松井冬子展「Narcissus」成山画廊

 http://www.gallery-naruyama.com/exhibition.html
 今出来る自分のしたいことをしようと考えている矢先に、この展示のこと知って何となく出かけてしまった。絵画鑑賞っていうのは展示してある場所と、開いている時間以外に制約がないので、朝起きた時などのその時の気分で出かけられるのがいい。昨日もそんなような感じだ。
 なんとなく予感はあったのだけど、大変狭い場所での展示でかなり驚いてしまった。作品もわずか5点。
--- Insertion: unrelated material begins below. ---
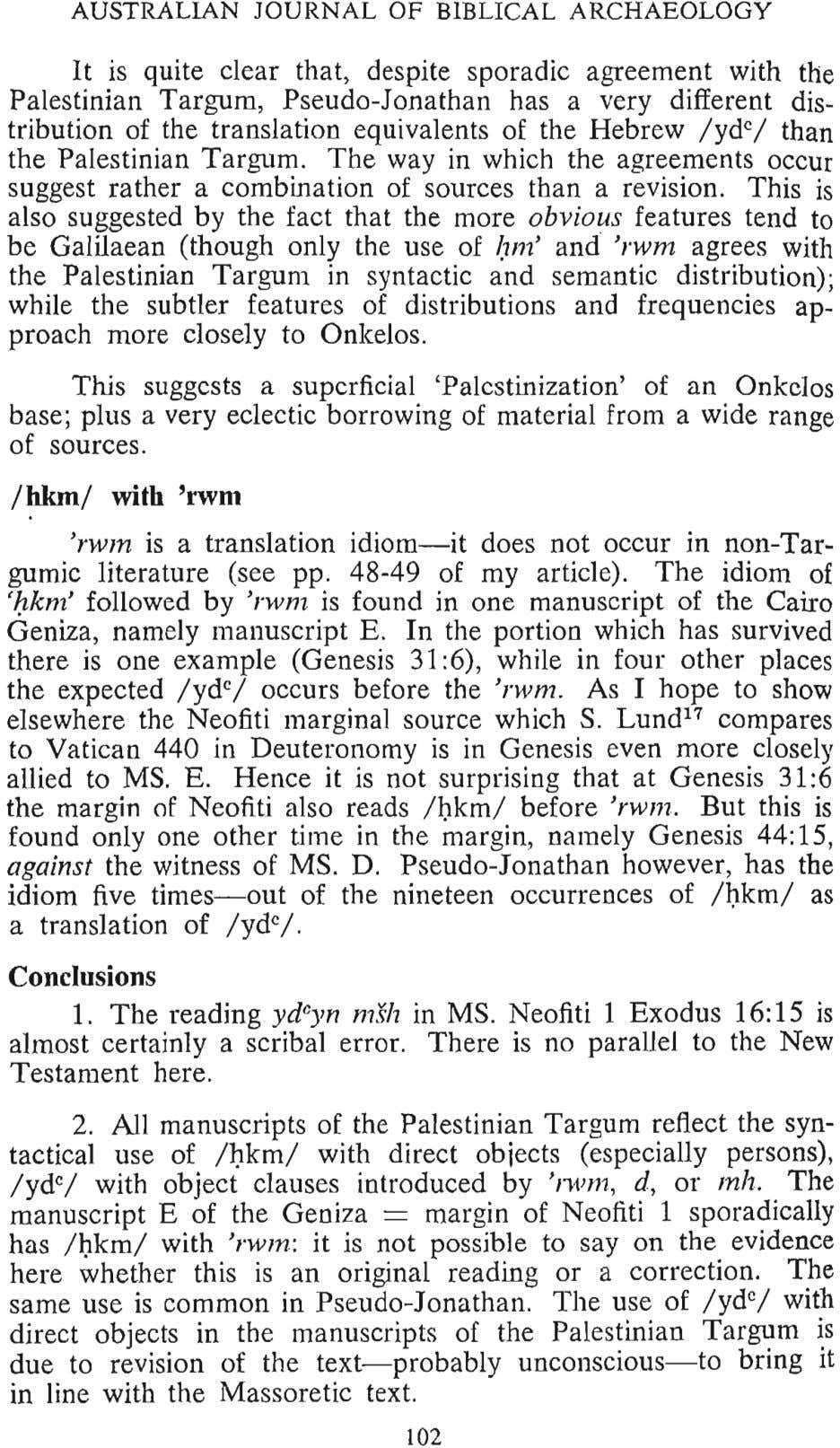 AUSTRALIAN JOURNAL OF BIBLICAL ARCHAEOLOGY It is quite clear that, despite sporadic agreement with the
それでも生で、しかも間近で彼女の作品を鑑賞することができたのでまあ良かった。当たり前の話で、シロウトが改めていうことでもないが、色使いとか線とか伝統的手法と思われるしっかりした技術があり、その上で現代的で独特の彼女なりの世界観の描写対象が絵の上で調和しているのだぁ、と感じた。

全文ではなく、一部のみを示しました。